Peru. The first capital city founded by Europeans in any of the Americas was Lima (see Map). This was the "City of Kings," the very mecca of Spain's rash conquistadors, the "fairest gem on the shores of the Pacific," and the haughty citadel from which the Spanish Viceroy proclaimed his rule over "the entire Continent of South America."
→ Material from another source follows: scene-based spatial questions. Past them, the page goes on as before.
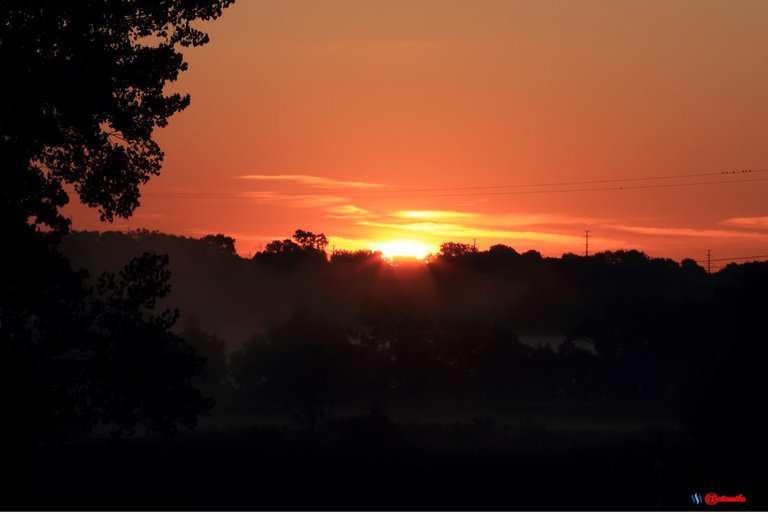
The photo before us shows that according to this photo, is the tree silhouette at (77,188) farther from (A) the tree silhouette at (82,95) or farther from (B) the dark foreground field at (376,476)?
Answer: (B) the dark foreground field at (376,476)

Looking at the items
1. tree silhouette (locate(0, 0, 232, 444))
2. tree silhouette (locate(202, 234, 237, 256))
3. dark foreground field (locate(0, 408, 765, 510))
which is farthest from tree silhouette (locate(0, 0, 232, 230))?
tree silhouette (locate(202, 234, 237, 256))

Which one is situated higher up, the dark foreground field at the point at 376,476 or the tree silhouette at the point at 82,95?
the tree silhouette at the point at 82,95

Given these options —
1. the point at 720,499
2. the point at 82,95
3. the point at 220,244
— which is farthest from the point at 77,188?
the point at 220,244

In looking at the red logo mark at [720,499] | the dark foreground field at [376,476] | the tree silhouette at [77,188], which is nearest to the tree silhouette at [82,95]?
the tree silhouette at [77,188]

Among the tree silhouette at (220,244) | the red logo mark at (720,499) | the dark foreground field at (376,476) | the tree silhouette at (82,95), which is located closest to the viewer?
the tree silhouette at (82,95)

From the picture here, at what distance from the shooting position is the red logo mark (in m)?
50.8

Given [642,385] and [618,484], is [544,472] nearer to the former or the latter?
[618,484]

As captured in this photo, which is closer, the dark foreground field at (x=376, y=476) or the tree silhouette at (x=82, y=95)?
the tree silhouette at (x=82, y=95)

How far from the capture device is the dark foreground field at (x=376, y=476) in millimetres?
52625

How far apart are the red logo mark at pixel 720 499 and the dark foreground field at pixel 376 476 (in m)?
0.64

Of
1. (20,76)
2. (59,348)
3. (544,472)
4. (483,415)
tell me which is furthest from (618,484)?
(483,415)

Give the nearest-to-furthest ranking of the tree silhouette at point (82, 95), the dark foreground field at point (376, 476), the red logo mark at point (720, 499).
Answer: the tree silhouette at point (82, 95)
the red logo mark at point (720, 499)
the dark foreground field at point (376, 476)

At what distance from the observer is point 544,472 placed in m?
61.1

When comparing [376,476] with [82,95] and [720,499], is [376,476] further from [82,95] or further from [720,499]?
[82,95]
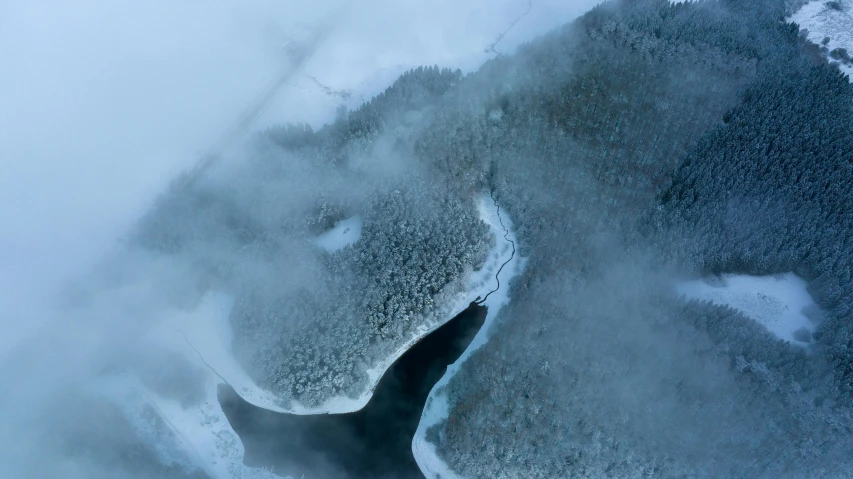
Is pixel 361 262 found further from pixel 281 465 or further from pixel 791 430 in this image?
pixel 791 430

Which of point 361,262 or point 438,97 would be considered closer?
point 361,262

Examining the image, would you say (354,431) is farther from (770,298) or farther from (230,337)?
(770,298)

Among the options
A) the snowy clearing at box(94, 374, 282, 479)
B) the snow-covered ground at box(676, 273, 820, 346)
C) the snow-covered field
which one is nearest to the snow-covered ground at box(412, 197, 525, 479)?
the snow-covered field

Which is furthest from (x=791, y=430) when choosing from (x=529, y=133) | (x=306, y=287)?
(x=306, y=287)

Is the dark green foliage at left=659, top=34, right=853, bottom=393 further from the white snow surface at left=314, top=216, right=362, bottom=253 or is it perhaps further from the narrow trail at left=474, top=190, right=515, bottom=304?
the white snow surface at left=314, top=216, right=362, bottom=253

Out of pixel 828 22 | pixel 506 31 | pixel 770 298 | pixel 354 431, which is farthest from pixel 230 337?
pixel 828 22

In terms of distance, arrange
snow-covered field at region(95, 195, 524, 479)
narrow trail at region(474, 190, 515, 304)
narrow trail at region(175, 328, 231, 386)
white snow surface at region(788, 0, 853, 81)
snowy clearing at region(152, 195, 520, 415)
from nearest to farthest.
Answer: snow-covered field at region(95, 195, 524, 479) < snowy clearing at region(152, 195, 520, 415) < narrow trail at region(175, 328, 231, 386) < narrow trail at region(474, 190, 515, 304) < white snow surface at region(788, 0, 853, 81)

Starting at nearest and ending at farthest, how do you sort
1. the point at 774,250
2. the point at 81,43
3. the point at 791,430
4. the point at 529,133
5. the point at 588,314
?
the point at 791,430, the point at 588,314, the point at 774,250, the point at 529,133, the point at 81,43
For half a millennium at least Peru has run the whole golden gamut of romance, always with deep, appropriate, surging undertones of blood. In the Department of La Libertad one may see, today, a vast dilapidated circuit of walls enclosing an area of eleven square miles, the fabled and yet factual City of Chan-Chan. Here glowed the prehistoric splendor of the Chimu Empire, long, long before the great Imperial civilization of the Incas rose, to be conquered in later turn by Renaissance Spain. After three centuries of Spanish rule--galleons, slaves and sweated gold--romance in Peru was still at full tide. Only then came Simon Bolivar--hero of a continent--to end the Spanish rule of South America where it began, in Lima. In consequence Mr. & Mrs. Herbert Hoover can visit no South American capital whatsoever without finding, in some especially public place, a statue of BOLIVAR. Though born a Venezuelan his exploits included becoming President of Peru and having Bolivia named after him.
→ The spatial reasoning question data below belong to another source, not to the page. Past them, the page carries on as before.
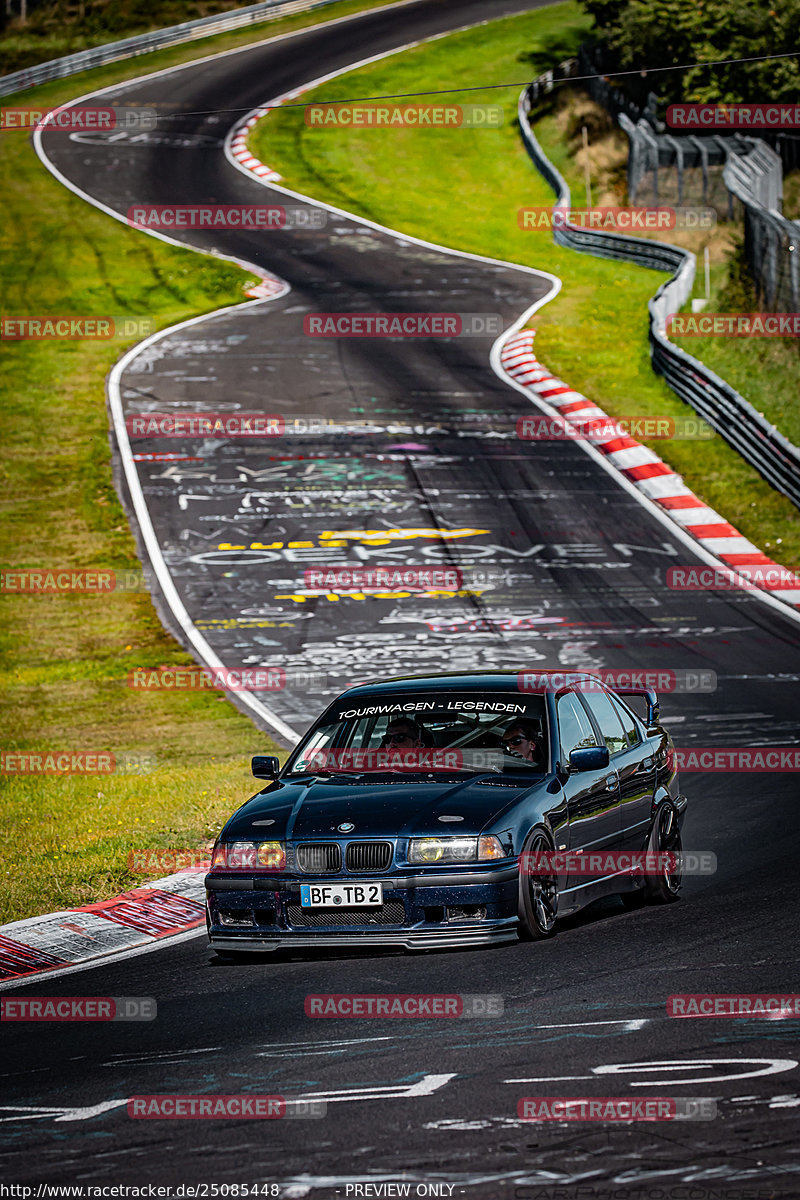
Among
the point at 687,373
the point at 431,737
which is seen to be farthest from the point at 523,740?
the point at 687,373

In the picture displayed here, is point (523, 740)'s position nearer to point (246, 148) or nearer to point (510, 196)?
point (510, 196)

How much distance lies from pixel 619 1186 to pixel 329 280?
120ft

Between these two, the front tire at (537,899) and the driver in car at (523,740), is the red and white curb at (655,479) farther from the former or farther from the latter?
the front tire at (537,899)

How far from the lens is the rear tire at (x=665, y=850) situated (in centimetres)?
989

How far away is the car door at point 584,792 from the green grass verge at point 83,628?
3206 mm

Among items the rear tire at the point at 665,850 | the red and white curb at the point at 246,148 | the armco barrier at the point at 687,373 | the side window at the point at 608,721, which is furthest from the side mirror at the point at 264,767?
the red and white curb at the point at 246,148

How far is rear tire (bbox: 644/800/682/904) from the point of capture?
9.89 metres

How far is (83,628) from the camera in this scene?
21.5 m

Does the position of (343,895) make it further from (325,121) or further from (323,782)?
(325,121)

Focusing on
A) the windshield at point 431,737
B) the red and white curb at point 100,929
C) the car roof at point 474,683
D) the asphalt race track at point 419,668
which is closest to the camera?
the asphalt race track at point 419,668

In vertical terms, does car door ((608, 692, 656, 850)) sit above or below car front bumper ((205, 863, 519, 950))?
below

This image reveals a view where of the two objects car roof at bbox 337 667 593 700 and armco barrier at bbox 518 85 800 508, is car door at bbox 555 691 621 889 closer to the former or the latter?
car roof at bbox 337 667 593 700

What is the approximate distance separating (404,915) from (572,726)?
6.66ft

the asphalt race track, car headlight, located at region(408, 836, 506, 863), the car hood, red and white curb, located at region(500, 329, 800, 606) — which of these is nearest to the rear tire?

Culturally the hant monde of Lima is on a par with the similar aristocracy of Madrid, Rome and Paris. The other side of the medal must show the appalling backwardness and almost total illiteracy of the masses, a huge majority of which are Indians. Probably the great, feudal families of Peru are in no hurry to pump education or ideas into toilers who work so cheaply. Chief of the aristocratic oligarchs is Augusto B. Leguia, who is now relishing his third term as President of Peru. Twenty years ago Senor Leguia was called "The Bantam Roosevelt of Peru." Since "T. R." is now dead and "Il Duce" has risen, President Leguia is sometimes called, "The Bantam Mussolini of Peru"--except by admirers who hail him as greater than either of his nickname-sakes.
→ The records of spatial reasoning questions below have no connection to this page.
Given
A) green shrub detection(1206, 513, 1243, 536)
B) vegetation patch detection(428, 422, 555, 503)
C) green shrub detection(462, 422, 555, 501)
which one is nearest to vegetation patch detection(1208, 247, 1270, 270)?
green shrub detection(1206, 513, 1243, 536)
Certainly August B. Leguia is esteemed--and respected--by Wall Street. Citizens of the U. S. have felt safe in investing 200 millions of dollars under his regime--not primarily in speculative, wildcat, or oil properties, but in the solid industrial and agrarian expansion of Peru. Thus the nation has been assisted to become first among her South American sister republics in sugar production. Quinine and cocaine are old Peruvian exports; and cotton grown on Leguia-irrigated plantations is a new one. Vast coal deposits wait to be worked. Again mighty mountains are a barrier, but Peru possesses the highest standard-gauge railway in the world (nearly 17,000 ft. at one point), and other modern carriers are in project. Finally the great strides of Colombia in commercial air developments directly inspired President Leguia to organize Peruvian air line which spans hitherto almost impassable mountains in one thirty-fifth of the time previously required. With the whirr and roar of giant motors Romance seems destined to return again to Peru.

* A baby, done up in a parcel post package and marked Perishable: Please Rush! arrived at Guayaquil, last week, by Colombian air mail from Bonaventura.